§ **YOUR INSTRUCTIONS**: From the records below, print only the part that opens with the line containing "Instant Roselle Drink Mix" and closes with the line containing "Рукав для газовой"; omit the pictures.

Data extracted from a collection
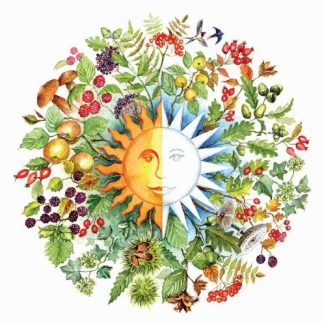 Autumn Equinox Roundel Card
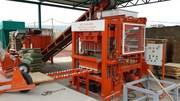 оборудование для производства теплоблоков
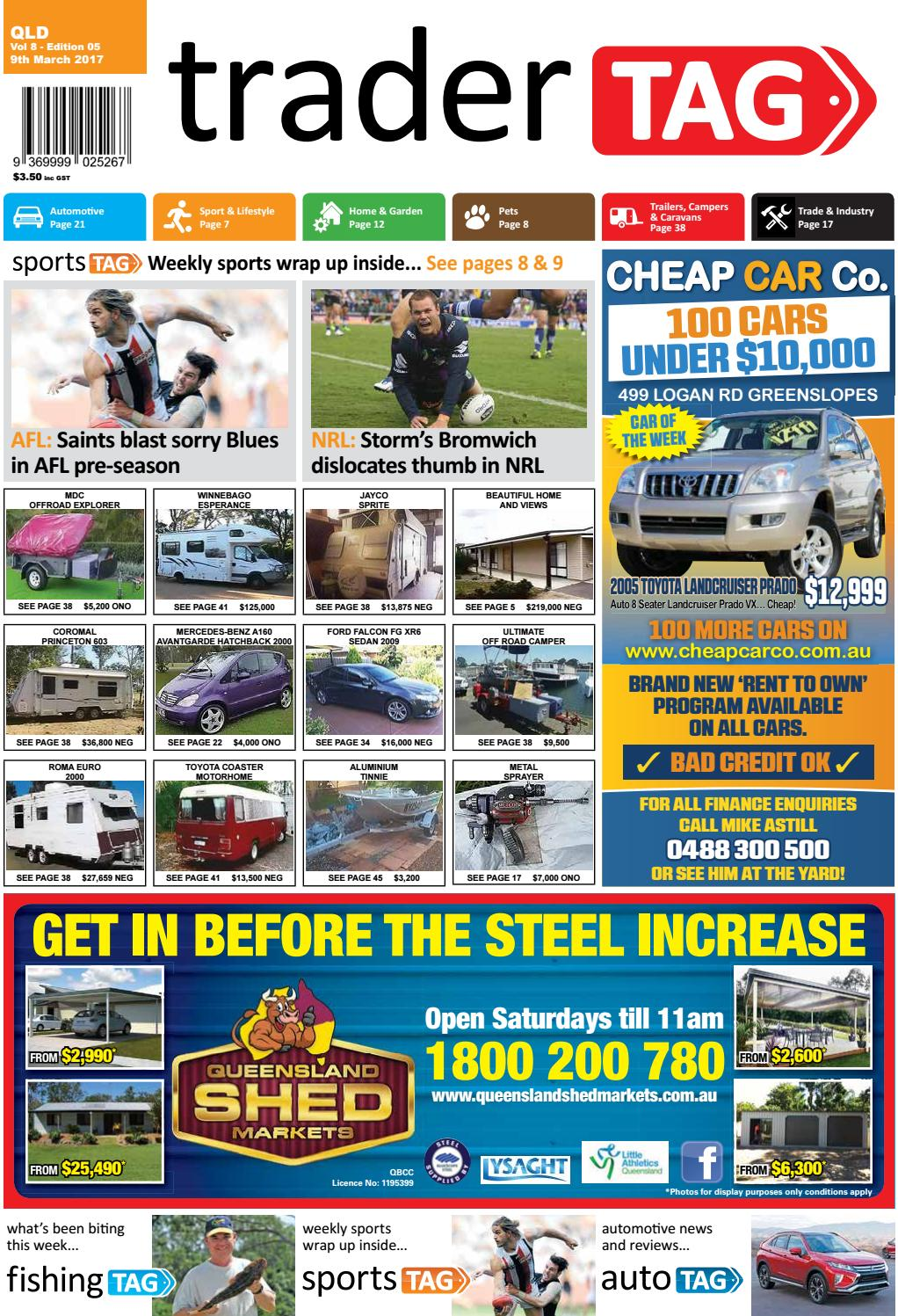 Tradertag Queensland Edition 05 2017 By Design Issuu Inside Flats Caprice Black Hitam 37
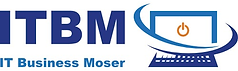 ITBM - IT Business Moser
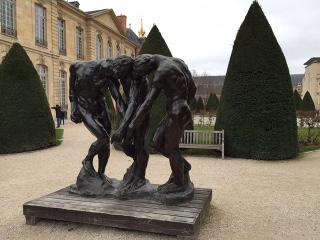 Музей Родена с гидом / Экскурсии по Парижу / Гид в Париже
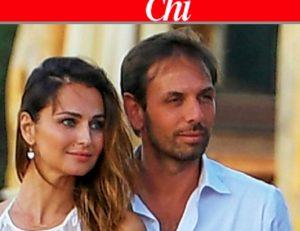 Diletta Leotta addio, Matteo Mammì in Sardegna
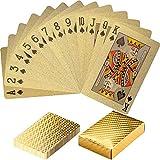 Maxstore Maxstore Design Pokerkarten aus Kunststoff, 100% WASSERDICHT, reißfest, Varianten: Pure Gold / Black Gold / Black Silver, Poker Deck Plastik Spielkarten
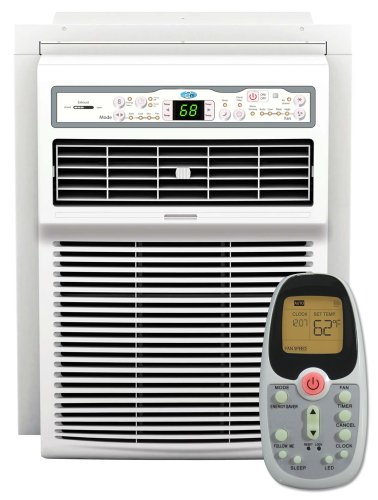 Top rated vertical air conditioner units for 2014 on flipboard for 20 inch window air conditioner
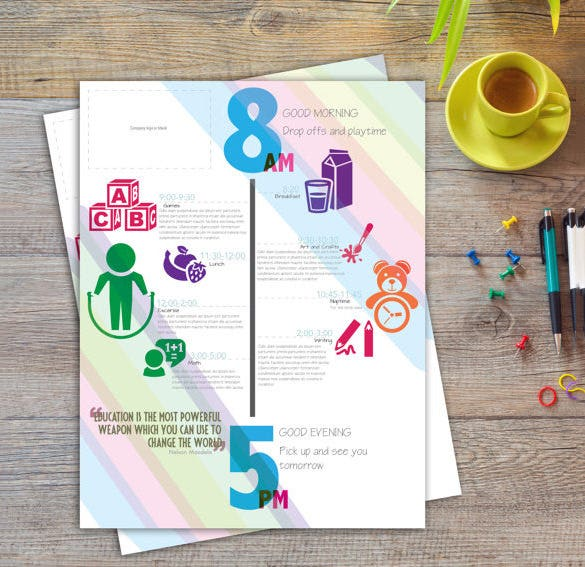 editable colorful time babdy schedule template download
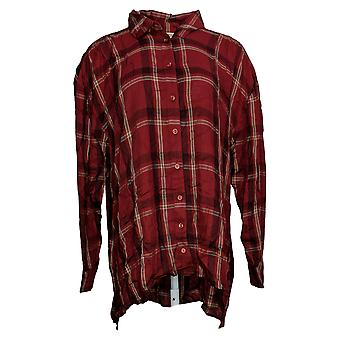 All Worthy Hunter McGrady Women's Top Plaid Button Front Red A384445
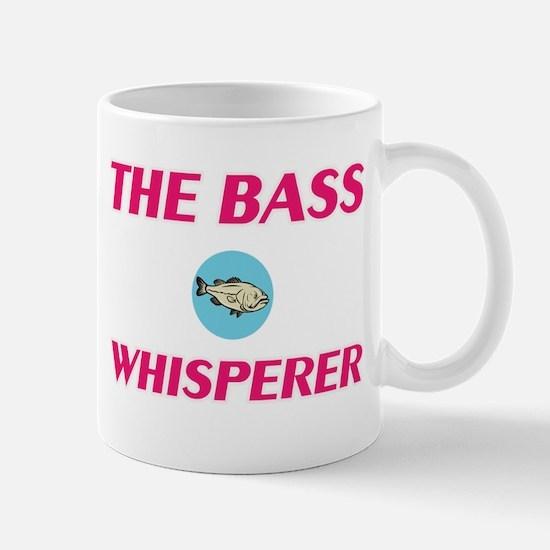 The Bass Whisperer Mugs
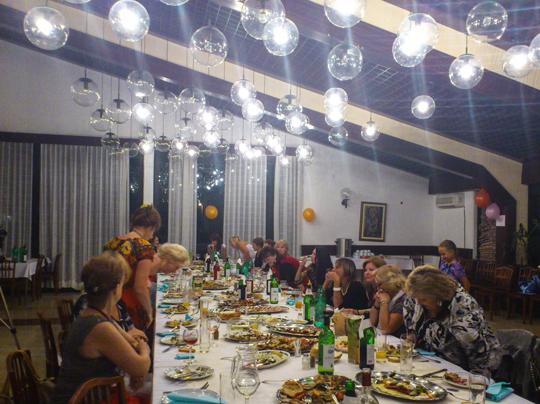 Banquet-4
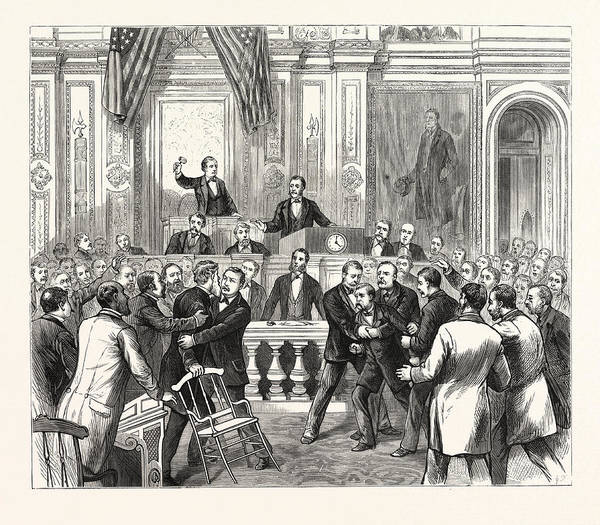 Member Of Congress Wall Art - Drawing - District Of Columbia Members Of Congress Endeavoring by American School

==

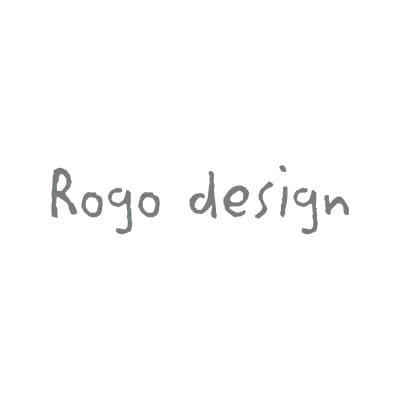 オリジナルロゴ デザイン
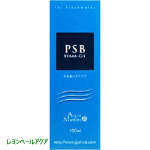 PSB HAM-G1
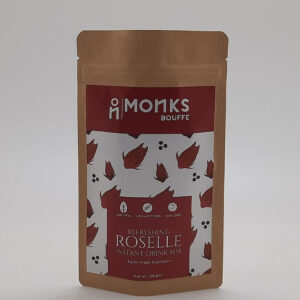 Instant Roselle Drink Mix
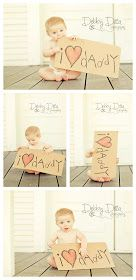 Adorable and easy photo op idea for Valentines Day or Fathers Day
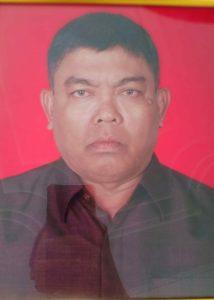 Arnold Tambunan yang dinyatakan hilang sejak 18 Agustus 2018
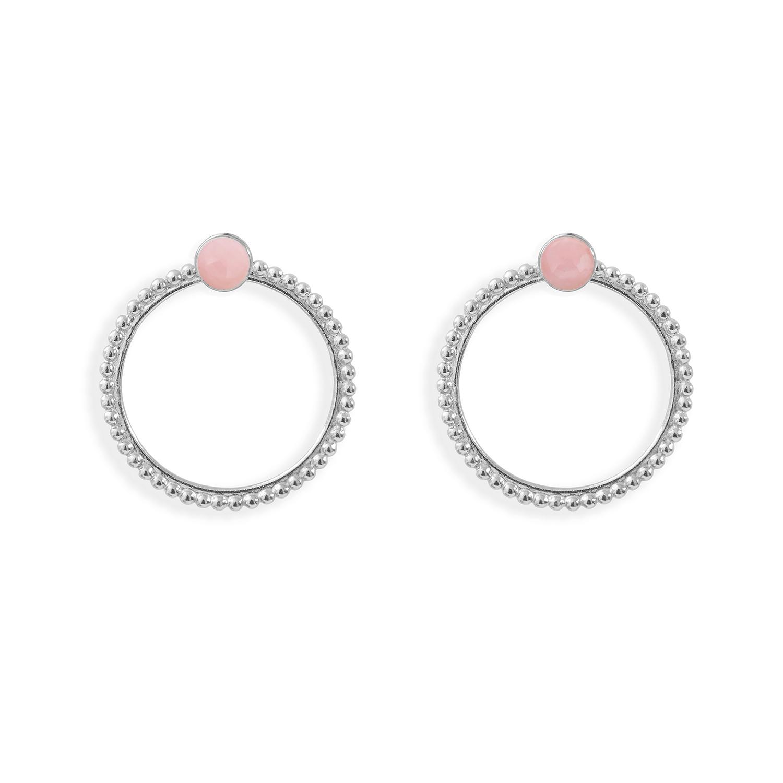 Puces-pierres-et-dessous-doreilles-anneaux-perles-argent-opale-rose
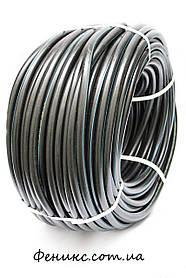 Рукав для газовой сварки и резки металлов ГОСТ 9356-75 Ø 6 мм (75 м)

§ **RESULT FOR THIS EXERCISE**:
 Instant Roselle Drink Mix
 Adorable and easy photo op idea for Valentines Day or Fathers Day
 Arnold Tambunan yang dinyatakan hilang sejak 18 Agustus 2018
 Puces-pierres-et-dessous-doreilles-anneaux-perles-argent-opale-rose
 Рукав для газовой сварки и резки металлов ГОСТ 9356-75 Ø 6 мм (75 м)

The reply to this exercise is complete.